Furthermore, a first pawl 227 and a second pawl 228 are provided on the protrusion 226 of the notched gear plate 220 and the end of the arcuate gear 225, respectively, and are biased clockwise by an elastic member (not shown). The claws 227 and 228 are provided with the cam member 230.
It occupies a position where it engages with a ratchet wheel 232 formed on the peripheral surface of.

According to such a configuration, the electromagnetic drive device 200
The swing motion of the first movable coil member (not shown) due to pulsed energization is transmitted to the notched gear plate 220 via the swing pin 20, but due to the forward movement of the pin 20 in the clockwise direction. Said first claw 2
27 acts, and the second pawl 228 acts by the counterclockwise return movement, so the cam member 230 is moved twice by one pulse energization, which is extremely efficient. Photography lens 241
Furthermore, the cam member 230 rotates in the same direction and returns to the initial position by pulse energization again after photographing, so it has the same advantages as the previous example, such as not requiring a reset mechanism. We are prepared.

〔Effect of the invention〕

According to the present invention, it is possible to more accurately adjust the distance of the photographing lens to the subject, and it is possible to provide an extremely useful autofocus camera that does not require an operation to reset the focusing device to its initial position. .

[Brief explanation of drawings]

1 and 6 are exploded perspective views of the focusing device in the autofocus camera of the present invention. 2 to 4 are plan, cross-sectional, and perspective views of the electromagnetic drive device used in the camera.
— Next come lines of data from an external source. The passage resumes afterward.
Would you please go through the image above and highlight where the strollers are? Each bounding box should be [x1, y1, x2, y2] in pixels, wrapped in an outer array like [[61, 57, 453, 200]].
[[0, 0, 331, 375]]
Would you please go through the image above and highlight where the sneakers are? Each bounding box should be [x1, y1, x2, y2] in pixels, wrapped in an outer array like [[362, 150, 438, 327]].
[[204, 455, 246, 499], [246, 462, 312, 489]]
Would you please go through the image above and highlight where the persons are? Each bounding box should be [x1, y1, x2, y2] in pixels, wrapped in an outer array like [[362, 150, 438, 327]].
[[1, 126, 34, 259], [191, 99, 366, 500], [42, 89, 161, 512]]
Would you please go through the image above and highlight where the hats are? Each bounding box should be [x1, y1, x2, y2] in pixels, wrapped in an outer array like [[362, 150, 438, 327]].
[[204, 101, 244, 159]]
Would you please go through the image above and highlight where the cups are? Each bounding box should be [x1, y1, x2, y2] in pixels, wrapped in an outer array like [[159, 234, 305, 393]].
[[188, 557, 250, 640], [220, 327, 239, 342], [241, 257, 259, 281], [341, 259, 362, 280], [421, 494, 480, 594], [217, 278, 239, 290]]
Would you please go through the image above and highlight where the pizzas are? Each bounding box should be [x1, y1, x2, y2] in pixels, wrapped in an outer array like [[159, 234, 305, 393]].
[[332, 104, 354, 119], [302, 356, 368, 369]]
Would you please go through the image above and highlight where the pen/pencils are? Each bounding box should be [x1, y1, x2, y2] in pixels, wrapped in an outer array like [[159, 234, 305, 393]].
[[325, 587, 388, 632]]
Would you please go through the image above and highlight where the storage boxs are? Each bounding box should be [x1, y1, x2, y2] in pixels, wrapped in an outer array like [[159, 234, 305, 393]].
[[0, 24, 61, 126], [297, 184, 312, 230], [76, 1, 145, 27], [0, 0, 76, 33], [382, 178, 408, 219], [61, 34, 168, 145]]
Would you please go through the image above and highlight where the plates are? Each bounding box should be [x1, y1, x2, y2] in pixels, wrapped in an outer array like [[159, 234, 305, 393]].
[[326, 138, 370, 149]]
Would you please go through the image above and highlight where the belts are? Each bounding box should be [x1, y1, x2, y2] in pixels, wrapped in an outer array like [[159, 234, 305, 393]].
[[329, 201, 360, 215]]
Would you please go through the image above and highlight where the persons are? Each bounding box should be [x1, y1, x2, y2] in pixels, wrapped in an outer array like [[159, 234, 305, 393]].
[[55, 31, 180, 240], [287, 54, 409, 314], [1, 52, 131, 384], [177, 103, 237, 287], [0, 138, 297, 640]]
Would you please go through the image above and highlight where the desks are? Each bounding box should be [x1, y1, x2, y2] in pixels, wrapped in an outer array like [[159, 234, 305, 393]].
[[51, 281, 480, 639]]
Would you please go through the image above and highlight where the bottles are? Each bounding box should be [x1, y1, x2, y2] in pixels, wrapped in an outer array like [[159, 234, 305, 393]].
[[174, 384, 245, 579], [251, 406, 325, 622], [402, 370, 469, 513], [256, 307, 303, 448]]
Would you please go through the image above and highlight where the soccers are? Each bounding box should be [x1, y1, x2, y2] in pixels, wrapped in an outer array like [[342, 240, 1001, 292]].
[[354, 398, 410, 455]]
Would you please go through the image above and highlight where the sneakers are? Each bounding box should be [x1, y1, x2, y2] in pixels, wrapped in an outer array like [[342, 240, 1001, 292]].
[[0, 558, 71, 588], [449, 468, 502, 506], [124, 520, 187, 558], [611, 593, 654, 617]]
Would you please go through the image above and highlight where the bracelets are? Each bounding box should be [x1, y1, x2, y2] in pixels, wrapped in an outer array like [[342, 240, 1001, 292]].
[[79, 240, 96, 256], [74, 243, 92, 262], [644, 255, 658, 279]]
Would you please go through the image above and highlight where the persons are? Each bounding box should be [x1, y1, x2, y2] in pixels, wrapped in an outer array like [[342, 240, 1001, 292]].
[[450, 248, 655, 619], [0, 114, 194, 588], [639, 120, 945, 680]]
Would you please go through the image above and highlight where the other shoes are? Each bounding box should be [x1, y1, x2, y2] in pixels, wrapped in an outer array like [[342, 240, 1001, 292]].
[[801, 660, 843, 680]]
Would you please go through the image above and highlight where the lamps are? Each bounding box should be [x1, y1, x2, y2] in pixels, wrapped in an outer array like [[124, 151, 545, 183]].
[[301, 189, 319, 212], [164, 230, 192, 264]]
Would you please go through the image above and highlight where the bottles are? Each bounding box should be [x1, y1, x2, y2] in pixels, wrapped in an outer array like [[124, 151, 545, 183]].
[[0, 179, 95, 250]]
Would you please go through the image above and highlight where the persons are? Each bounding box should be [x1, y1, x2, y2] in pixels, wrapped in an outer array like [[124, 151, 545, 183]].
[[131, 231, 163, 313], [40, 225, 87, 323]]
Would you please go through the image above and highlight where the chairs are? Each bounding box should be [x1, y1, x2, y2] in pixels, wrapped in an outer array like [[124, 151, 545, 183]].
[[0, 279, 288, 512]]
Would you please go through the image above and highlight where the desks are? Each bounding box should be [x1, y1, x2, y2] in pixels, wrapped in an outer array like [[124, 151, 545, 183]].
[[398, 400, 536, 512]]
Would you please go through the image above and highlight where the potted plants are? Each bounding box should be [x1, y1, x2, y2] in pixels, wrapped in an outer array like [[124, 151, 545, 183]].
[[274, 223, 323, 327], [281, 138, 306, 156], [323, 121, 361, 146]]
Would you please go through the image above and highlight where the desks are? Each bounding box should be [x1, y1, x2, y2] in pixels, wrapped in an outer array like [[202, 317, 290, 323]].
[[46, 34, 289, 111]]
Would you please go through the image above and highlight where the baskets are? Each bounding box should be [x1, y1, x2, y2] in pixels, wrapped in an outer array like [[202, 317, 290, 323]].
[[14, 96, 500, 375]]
FIG. 5 is a time chart of the focusing device shown in FIG. 1. 100,200...electromagnetic drive device, 110,2
10... Lens drive base plate, 116... Arc-shaped member,
117, 124, 227, 228...nail, 12
0,230...Cam member, 122...Step cam, 1
25...Protrusion, 126...Switch, 130,2
40... Lens frame, 132, 242... Pin, 1
33, 241... Photographing lens, 140... Lens drive tube, 150... Presser metal fitting, 170... Drive motor.

Claims (1)

[Claims] 1. An electromagnetic coil member including a movable coil member for controlling the driving of the photographing lens, which swings back and forth around the optical axis by pulse energization from a control circuit corresponding to the detection distance as the distance measuring means operates. a lens driving base plate having a driving device, a body having a plurality of straight grooves parallel to the optical axis, and a base integral with the body, and attached to the electromagnetic driving device via the base; a notched gear plate rotatably provided on the outer periphery of the body of the lens drive base plate; the notched gear plate has an engaging portion that engages with a pin provided on the movable coil member; and a first claw biased in one direction; an arcuate gear plate supported by the base of the lens drive base plate and having a gear portion on a part of its circumferential surface and a second claw biased in one direction; and the reciprocating rocking of the movable coil member. When the notched gear plate is swung, the gear portion on the notched gear plate and the gear portion on the arcuate gear plate are reversed so that the arcuate gear plate is swung in a direction opposite to the direction of the notched gear plate. a gear provided between the two so as to rotate in the direction; a barrel rotatably fitted to the outer periphery of the barrel of the lens drive base plate and having a cam portion corresponding to a detection distance; a lens position control cam member having a pawl and a ratchet wheel with which the second pawl engages, and a plurality of pins on the outer periphery that engage with linear grooves on the lens drive base plate; and a lens frame that is slidably fitted to the inside of the lens position control cam member, and when the movable coil member swings back and forth, the movable coil member is moved through the first pawl and the second pawl, An autofocus camera characterized in that the lens position control cam is configured to continuously rotate in one direction.